Logo ali, aqueles mesmos milhares assistiam à sagacidade muito própria do vocalista dos GNR, que troca “fundido” por outra palavra mais chula de uma forma quase impercetível, mas deliciosa; é esta uma das suas grandes virtudes, o misto entre calão e glamour, Reininho enquanto representante fiel das duas faces de um povo. Jorge Romão, baixista, encarna o espírito rock n' roll, pulando por todo o palco, vestido com uma camisa grunge que lhe confere um certo toque de magia juvenil. Porque os GNR são rock, sim, mesmo que as melodias e os versos ressoem pop acima. Olhe-se para a mui dançável “Vídeo Maria”, um dos seus temas mais irreverentes, que surge logo em segundo lugar no alinhamento e que leva alguns a aplaudir de pé quando termina.
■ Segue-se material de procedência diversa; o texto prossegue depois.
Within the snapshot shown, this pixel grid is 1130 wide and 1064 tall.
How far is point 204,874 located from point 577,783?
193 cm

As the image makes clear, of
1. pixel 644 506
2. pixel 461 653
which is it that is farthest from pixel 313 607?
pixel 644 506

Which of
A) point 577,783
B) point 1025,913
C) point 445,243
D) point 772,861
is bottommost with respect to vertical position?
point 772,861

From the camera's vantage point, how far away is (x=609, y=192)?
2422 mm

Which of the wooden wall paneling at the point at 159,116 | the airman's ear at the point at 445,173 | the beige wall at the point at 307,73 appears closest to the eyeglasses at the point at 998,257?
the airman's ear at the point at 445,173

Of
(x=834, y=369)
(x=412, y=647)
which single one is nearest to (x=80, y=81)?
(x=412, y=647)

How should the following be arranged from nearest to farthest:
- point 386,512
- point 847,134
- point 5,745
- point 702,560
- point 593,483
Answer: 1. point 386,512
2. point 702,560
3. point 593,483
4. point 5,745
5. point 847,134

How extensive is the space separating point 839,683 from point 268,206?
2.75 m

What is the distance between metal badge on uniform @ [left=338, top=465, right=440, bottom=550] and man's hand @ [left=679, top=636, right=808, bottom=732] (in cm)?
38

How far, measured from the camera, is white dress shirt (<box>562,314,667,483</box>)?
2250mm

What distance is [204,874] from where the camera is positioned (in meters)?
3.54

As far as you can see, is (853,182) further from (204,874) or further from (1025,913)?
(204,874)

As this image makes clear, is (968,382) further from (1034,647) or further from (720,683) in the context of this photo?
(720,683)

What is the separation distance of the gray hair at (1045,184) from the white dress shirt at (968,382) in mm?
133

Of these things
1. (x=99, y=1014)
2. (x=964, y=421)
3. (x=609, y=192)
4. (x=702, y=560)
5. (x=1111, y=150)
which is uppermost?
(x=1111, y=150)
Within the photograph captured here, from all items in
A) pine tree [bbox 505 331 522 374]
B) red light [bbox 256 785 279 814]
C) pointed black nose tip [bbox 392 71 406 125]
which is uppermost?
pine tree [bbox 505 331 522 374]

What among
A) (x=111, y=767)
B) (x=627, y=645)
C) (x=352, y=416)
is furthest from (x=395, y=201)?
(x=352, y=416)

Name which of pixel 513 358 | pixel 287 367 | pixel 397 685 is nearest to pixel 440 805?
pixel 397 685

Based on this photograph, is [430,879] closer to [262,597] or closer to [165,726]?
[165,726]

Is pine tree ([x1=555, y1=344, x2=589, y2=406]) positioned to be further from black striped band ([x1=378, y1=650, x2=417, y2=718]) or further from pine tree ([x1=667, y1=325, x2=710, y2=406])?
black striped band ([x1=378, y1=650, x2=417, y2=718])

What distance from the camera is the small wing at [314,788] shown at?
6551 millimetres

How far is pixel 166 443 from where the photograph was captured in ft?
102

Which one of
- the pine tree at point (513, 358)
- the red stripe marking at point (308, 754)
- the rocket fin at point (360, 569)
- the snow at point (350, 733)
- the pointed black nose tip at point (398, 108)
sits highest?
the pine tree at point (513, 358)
Não há lugar nos GNR para o meio-termo: ou se é fã e se dá azo à exultação ou não se é fã sequer. Durante duas horas de concerto, há espaço para homenagens a Leonard Cohen – não por via da canção, mas pelo “esquecimento” de Reininho em trazer um chapéu semelhante ao do poeta -, há quem se dispa para “Efectivamente” não moralizar, há agradecimentos a André Tentúgal, mais conhecido como We Trust, e que esteve encarregue das filmagens do espetáculo para posterior edição em DVD. E há uma “Ana Lee” em versão bar da praia, como se Mac DeMarco e demais slackers indie houvessem nascido há mais de três décadas.
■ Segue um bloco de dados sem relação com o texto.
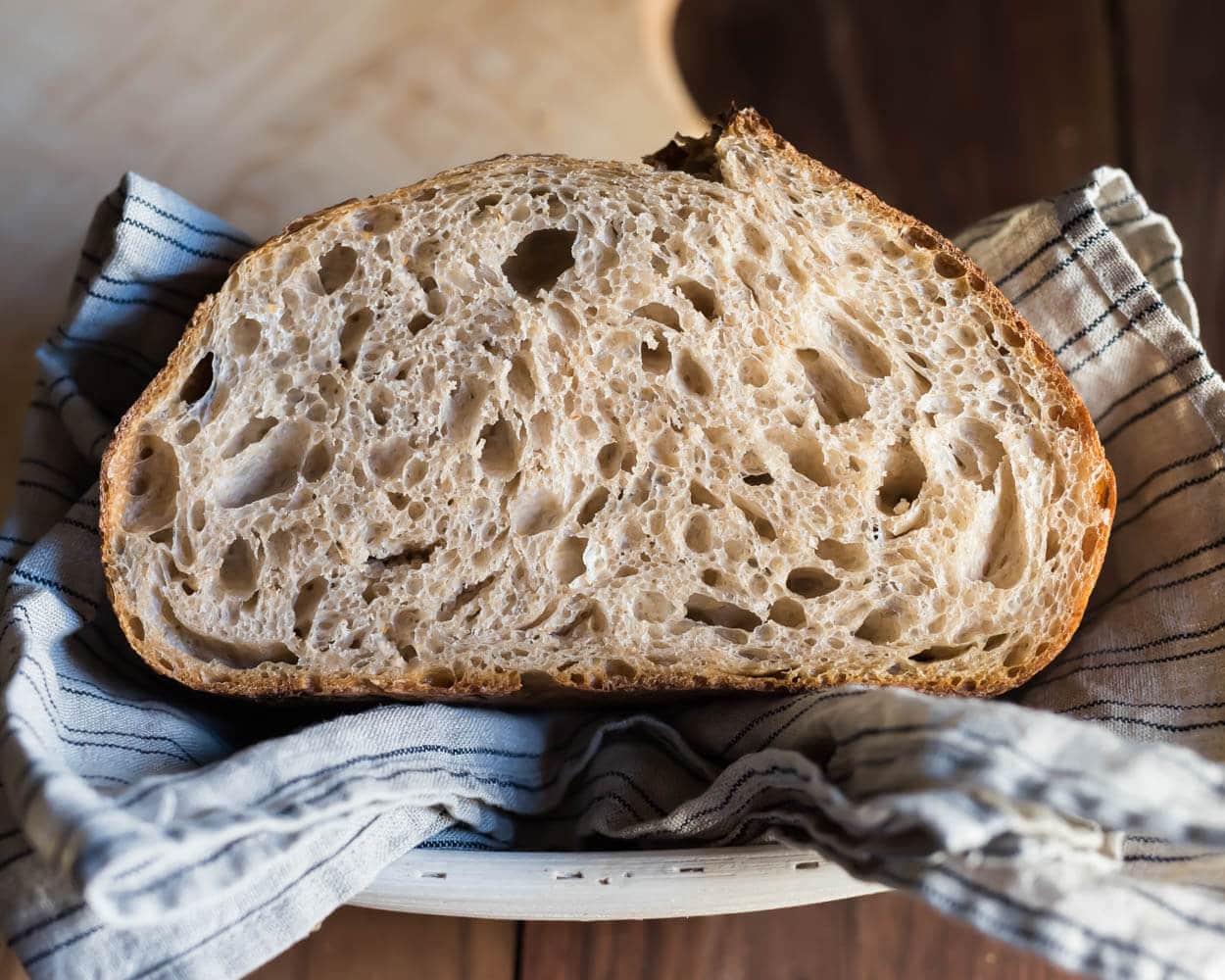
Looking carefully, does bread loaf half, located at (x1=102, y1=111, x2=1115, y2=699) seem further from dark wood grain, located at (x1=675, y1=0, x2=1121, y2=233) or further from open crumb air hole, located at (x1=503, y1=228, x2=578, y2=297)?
dark wood grain, located at (x1=675, y1=0, x2=1121, y2=233)

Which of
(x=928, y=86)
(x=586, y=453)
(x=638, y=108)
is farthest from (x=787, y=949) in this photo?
(x=928, y=86)

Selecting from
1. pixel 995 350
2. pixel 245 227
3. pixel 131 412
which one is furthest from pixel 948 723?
pixel 245 227

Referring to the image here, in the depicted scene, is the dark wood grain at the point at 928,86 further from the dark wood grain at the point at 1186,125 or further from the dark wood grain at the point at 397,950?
the dark wood grain at the point at 397,950

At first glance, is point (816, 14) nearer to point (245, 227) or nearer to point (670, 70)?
point (670, 70)

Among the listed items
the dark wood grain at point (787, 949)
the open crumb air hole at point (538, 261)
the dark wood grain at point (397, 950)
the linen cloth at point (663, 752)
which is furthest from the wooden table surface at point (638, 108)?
the open crumb air hole at point (538, 261)

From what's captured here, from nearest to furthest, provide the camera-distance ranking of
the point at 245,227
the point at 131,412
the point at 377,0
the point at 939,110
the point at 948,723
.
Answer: the point at 948,723, the point at 131,412, the point at 245,227, the point at 377,0, the point at 939,110
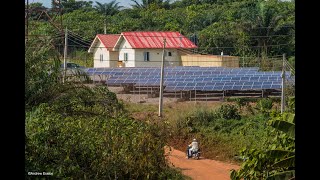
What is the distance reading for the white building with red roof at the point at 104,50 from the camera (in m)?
20.2

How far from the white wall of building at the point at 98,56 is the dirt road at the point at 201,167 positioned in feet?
29.2

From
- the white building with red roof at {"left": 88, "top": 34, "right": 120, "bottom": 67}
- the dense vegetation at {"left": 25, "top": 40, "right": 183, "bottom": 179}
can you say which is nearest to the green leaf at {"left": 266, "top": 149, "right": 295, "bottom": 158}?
the dense vegetation at {"left": 25, "top": 40, "right": 183, "bottom": 179}

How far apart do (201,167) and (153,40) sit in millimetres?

Em “Homens Temporariamente Sós” entra em palco a primeira convidada desta noite especial, Rita Redshoes, que ainda ficou para “Dançar Sós”, do último álbum dos GNR, no qual também participa. Uma pequena pausa leva-nos à segunda de cinco partes distintas deste concerto, em que alguns temas antigos e outros nem tantos foram apresentados com as roupas de "Afectivamente", que é como quem diz, sem eletricidade ou quaisquer outros juízos sonoros de maior valor. Este será, talvez, o primeiro ponto menos positivo da noite – canções como “Asas (Eléctricas)” e “Sete Mares” mereciam ser escutadas no seu formato original. Mas destacou-se, nestes moldes, uma “Valsa Dos Detectives” que encheu o coração a toda a sala, que fez duas deficientes motoras gingar o corpo e um casal de invisuais sorrir largamente, acompanhados pelo seu cão-guia, enquanto os restantes acompanhavam com palmas.
“Sangue Oculto” vai buscar outra figura importante no passado dos GNR: a de Javier Andreu, que já em 1992 havia cedido a sua garganta a este tema, um dos mais populares da banda portuense, e também um dos mais bem recebidos esta noite. Segue-se “Las Vagas”, a um ritmo alucinante, qual tsunami varrendo a capital. E chega-se à ternura de “Santa Combinha”, espécie de folk psicadélica à portuguesa que conta com a participação de Isabel Silvestre, antes de se escutar bem alto ao que soa essa maravilhosa “Pronúncia do Norte”. Explicamos: soa a 35 anos de uma carreira invejável para milhentas outras bandas.
Não poderíamos sair do Campo Pequeno, naturalmente, sem nos deitarmos ao som das “Dunas”, a canção que fez com que os GNR saíssem desse armário cultuado e entrassem definitivamente no imaginário de toda uma nação. Por esta altura já nos encontrávamos no primeiro de dois encores, e já o público havia respondido ao apelo de Romão para se chegar mais perto do palco. Dito e feito. O final, com uma versão de “Quero Que Vá Tudo Pro Inferno”, de Roberto Carlos, que teve direito a nova participação de Andreu e a um twist de Reininho, tanto a nível de pernas como de sílabas (a sagacidade, uma vez mais: quero que você me aqueça no trabalho... E o público que imagine o resto não sendo difícil fazê-lo), colocou um ponto final numa celebração merecida. O resto foi um post scriptum: “Sub-16” e “+ Vale Nunca”, esta última com a ajuda de um coro infantil. Ficaram de fora, infelizmente, os singles de estreia e os dois primeiros – e maravilhosos – álbuns dos GNR, "Independança" e "Defeitos Especiais". Mas ficou a ideia de que este grupo irá, ao contrário de muitos outros ídolos, viver para sempre. Assim seja.